● Entries shown
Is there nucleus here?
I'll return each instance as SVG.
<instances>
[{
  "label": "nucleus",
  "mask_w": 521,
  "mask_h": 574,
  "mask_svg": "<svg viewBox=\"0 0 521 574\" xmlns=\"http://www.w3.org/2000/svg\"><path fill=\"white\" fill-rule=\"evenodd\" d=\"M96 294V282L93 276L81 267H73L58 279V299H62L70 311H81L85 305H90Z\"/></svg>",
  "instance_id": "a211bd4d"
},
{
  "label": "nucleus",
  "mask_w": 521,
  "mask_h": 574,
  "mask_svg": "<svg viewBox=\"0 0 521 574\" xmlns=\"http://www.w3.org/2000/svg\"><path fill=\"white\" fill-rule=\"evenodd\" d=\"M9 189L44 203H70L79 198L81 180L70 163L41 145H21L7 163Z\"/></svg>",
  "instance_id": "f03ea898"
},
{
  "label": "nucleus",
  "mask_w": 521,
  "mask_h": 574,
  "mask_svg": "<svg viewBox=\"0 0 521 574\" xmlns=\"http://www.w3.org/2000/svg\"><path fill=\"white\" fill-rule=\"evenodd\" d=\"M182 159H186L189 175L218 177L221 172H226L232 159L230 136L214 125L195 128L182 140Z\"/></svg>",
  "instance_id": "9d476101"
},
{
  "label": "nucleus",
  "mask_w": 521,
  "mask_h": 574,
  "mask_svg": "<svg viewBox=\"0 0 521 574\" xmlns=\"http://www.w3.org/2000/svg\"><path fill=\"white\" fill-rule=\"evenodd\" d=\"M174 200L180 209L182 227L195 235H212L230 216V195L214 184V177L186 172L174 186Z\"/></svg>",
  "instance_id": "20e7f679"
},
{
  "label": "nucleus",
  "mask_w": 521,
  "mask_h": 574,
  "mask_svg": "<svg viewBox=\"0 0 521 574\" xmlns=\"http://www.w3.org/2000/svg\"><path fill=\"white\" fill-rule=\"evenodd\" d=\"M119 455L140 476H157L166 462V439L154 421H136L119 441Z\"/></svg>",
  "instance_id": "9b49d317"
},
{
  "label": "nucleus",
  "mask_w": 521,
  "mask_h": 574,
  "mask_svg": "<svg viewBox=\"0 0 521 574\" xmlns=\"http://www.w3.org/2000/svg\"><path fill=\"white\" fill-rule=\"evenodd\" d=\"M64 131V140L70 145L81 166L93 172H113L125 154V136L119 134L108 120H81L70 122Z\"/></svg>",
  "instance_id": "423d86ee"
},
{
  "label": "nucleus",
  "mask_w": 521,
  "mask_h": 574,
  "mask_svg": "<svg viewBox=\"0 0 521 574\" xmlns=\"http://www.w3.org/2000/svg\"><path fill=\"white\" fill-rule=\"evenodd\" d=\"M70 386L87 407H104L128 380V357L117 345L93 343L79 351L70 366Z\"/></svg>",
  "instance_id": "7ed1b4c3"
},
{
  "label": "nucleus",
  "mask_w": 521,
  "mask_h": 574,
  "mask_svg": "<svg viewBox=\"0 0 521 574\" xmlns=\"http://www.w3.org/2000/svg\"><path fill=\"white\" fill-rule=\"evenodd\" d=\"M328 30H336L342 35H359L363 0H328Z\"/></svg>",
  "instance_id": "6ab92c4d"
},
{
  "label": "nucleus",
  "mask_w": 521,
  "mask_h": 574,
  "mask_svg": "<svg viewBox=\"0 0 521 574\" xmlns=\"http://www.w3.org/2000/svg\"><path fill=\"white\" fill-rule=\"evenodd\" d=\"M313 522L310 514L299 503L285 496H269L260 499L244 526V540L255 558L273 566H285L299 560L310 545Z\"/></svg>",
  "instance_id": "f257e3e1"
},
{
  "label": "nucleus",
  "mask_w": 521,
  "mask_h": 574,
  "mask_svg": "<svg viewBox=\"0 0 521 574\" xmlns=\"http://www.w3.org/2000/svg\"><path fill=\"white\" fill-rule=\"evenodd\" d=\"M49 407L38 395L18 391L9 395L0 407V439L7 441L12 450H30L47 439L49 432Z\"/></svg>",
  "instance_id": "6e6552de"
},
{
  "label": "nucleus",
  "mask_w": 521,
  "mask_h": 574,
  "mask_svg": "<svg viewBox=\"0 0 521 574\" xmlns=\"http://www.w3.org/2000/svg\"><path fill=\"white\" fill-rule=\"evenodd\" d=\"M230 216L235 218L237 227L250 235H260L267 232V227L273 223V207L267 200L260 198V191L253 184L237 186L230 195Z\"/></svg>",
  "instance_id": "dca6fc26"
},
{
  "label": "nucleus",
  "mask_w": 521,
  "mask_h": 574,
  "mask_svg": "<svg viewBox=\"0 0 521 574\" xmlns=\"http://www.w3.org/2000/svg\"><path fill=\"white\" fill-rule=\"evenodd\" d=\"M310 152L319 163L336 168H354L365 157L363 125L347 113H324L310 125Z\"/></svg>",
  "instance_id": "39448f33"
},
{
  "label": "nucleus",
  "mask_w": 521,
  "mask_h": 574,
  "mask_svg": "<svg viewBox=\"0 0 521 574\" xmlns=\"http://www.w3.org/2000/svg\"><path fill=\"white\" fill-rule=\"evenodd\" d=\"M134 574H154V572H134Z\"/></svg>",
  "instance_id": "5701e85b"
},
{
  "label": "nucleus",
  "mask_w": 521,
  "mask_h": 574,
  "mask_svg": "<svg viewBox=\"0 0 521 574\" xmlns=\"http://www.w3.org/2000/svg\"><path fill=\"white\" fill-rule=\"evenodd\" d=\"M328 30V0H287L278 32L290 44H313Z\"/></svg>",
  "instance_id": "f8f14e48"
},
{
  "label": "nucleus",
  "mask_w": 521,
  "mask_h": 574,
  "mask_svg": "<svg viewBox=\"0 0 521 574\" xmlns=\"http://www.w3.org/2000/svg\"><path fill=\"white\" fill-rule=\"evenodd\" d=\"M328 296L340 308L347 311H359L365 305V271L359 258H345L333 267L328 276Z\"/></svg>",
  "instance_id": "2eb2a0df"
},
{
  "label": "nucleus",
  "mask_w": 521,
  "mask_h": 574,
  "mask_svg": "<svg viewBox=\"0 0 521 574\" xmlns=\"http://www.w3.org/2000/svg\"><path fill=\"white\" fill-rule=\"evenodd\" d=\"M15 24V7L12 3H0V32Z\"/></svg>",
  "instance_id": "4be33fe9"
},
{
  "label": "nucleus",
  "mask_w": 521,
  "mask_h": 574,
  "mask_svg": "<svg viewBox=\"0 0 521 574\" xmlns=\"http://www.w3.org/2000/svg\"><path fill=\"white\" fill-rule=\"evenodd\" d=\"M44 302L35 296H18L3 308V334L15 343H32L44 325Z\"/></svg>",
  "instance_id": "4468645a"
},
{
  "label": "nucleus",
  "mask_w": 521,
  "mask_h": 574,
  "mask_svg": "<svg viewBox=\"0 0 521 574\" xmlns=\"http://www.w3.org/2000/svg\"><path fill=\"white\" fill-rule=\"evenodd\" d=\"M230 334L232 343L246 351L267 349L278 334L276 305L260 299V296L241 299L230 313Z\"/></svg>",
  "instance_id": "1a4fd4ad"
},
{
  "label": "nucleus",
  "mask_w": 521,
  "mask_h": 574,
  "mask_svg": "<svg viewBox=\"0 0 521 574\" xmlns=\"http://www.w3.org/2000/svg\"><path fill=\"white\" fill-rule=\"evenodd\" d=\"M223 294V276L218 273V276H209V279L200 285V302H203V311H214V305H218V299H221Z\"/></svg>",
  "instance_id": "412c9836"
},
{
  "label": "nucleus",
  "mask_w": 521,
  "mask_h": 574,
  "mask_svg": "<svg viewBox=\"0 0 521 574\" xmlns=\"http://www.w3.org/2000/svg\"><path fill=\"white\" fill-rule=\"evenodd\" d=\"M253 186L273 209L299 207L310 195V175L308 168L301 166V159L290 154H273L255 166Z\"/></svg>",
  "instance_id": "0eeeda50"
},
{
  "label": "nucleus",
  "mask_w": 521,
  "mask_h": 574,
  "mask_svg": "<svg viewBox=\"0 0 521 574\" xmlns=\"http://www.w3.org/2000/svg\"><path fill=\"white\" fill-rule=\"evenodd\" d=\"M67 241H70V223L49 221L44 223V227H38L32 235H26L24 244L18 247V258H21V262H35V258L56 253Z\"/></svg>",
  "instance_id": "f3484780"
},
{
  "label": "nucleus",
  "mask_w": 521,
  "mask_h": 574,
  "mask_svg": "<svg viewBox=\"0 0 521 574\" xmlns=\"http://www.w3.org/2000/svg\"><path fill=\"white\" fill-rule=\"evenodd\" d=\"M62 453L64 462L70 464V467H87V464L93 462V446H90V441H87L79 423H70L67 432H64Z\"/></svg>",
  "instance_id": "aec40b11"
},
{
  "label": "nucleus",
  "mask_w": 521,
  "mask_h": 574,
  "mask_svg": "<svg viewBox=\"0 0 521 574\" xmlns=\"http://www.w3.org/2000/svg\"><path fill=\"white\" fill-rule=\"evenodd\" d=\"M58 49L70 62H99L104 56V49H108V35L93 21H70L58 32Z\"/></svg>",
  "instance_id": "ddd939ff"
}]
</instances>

● Your goal
Put the part of the records that runs from the first line through the line containing "455L140 476H157L166 462V439L154", both ends included, into a Markdown table with the columns n and Line. Give each line its own row with its row number in n, and leave out blank lines.

● Reply to the task
| n | Line |
|---|---|
| 1 | Is there nucleus here? |
| 2 | I'll return each instance as SVG. |
| 3 | <instances> |
| 4 | [{ |
| 5 |   "label": "nucleus", |
| 6 |   "mask_w": 521, |
| 7 |   "mask_h": 574, |
| 8 |   "mask_svg": "<svg viewBox=\"0 0 521 574\" xmlns=\"http://www.w3.org/2000/svg\"><path fill=\"white\" fill-rule=\"evenodd\" d=\"M96 294V282L93 276L81 267H73L58 279V299H62L70 311H81L85 305H90Z\"/></svg>", |
| 9 |   "instance_id": "a211bd4d" |
| 10 | }, |
| 11 | { |
| 12 |   "label": "nucleus", |
| 13 |   "mask_w": 521, |
| 14 |   "mask_h": 574, |
| 15 |   "mask_svg": "<svg viewBox=\"0 0 521 574\" xmlns=\"http://www.w3.org/2000/svg\"><path fill=\"white\" fill-rule=\"evenodd\" d=\"M9 189L44 203H70L79 198L81 180L70 163L41 145H21L7 163Z\"/></svg>", |
| 16 |   "instance_id": "f03ea898" |
| 17 | }, |
| 18 | { |
| 19 |   "label": "nucleus", |
| 20 |   "mask_w": 521, |
| 21 |   "mask_h": 574, |
| 22 |   "mask_svg": "<svg viewBox=\"0 0 521 574\" xmlns=\"http://www.w3.org/2000/svg\"><path fill=\"white\" fill-rule=\"evenodd\" d=\"M182 159H186L189 175L218 177L221 172H226L232 159L230 136L214 125L195 128L182 140Z\"/></svg>", |
| 23 |   "instance_id": "9d476101" |
| 24 | }, |
| 25 | { |
| 26 |   "label": "nucleus", |
| 27 |   "mask_w": 521, |
| 28 |   "mask_h": 574, |
| 29 |   "mask_svg": "<svg viewBox=\"0 0 521 574\" xmlns=\"http://www.w3.org/2000/svg\"><path fill=\"white\" fill-rule=\"evenodd\" d=\"M174 200L180 209L182 227L195 235H212L230 216V195L214 184V177L186 172L174 186Z\"/></svg>", |
| 30 |   "instance_id": "20e7f679" |
| 31 | }, |
| 32 | { |
| 33 |   "label": "nucleus", |
| 34 |   "mask_w": 521, |
| 35 |   "mask_h": 574, |
| 36 |   "mask_svg": "<svg viewBox=\"0 0 521 574\" xmlns=\"http://www.w3.org/2000/svg\"><path fill=\"white\" fill-rule=\"evenodd\" d=\"M119 455L140 476H157L166 462V439L154 421H136L119 441Z\"/></svg>", |